Notwithstanding the absence of a binding obligation on the part of the United Kingdom, we conclude that the district court correctly determined that it had constructive control of the funds by virtue of the demonstrated cooperation of the British government pursuant to the 1988 Treaty and the Drug Trafficking Offenses Act. As noted above, in 1990 the High Court issued a restraining order freezing the funds based solely on a request by the United States. See generally Drug Trafficking Offenses Act, Schedule 3, § 13(2) (High Court's authority to restrain assets “shall be exercised with a view to recovering property which is liable to be recovered under an external confiscation order ․ or ․ with a view to making available for recovery property which may become liable to be recovered under any external confiscation order which may be made in the defendant's case”). Subsequently, in September 1993, at the request of the Marshals Service, British law enforcement officials served copies of the forfeiture complaint and warrant on those banks holding the funds.
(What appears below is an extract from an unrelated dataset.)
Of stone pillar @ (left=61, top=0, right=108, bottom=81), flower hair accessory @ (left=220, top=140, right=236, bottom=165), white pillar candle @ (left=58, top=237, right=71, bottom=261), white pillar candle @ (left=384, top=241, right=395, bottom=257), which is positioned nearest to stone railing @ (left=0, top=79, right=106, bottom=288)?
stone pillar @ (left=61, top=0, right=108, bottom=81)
Furthermore, the 1990 High Court restraining order was continued by the High Court in 1994.
As the district court noted, the United Kingdom acted essentially as an agent of the United States for purposes of this forfeiture action. Every action of the British law enforcement officials has been in direct response to requests from federal authorities. Moreover, the government indicates that in at least two other separate proceedings, the United Kingdom has returned funds to the United States after registering and enforcing decrees of forfeiture entered by a district court.
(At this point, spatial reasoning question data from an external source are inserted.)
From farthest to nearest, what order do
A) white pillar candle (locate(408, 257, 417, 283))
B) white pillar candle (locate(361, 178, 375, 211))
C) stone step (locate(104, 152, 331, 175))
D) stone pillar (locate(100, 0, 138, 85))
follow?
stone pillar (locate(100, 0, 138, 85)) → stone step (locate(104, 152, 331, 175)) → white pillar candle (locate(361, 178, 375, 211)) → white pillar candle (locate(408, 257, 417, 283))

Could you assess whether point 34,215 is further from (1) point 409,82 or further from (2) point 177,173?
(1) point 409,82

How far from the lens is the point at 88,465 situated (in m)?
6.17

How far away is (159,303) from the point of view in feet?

We decline to adopt claimant's unduly narrow interpretation of constructive control, under which this history of demonstrated cooperation would be irrelevant, absent a binding obligation on the part of the United Kingdom to return the funds. In summary, although we do not today delineate the precise scope of what will constitute constructive control in future cases, we are satisfied that in the instant case the government has met its burden of demonstrating that the British government will turn over at least a portion of the seized funds to the United States, thereby vesting the district court with the requisite constructive control over the funds. See, e.g., Smith, § 9.01  at 9-5 n. 8 (“If jurisdiction is challenged, the government should have the burden of showing that a forfeiture order will be enforced by the foreign government.”). Accordingly, the district court properly asserted in rem jurisdiction in the instant case.
Based on the foregoing, we affirm the judgment of the district court.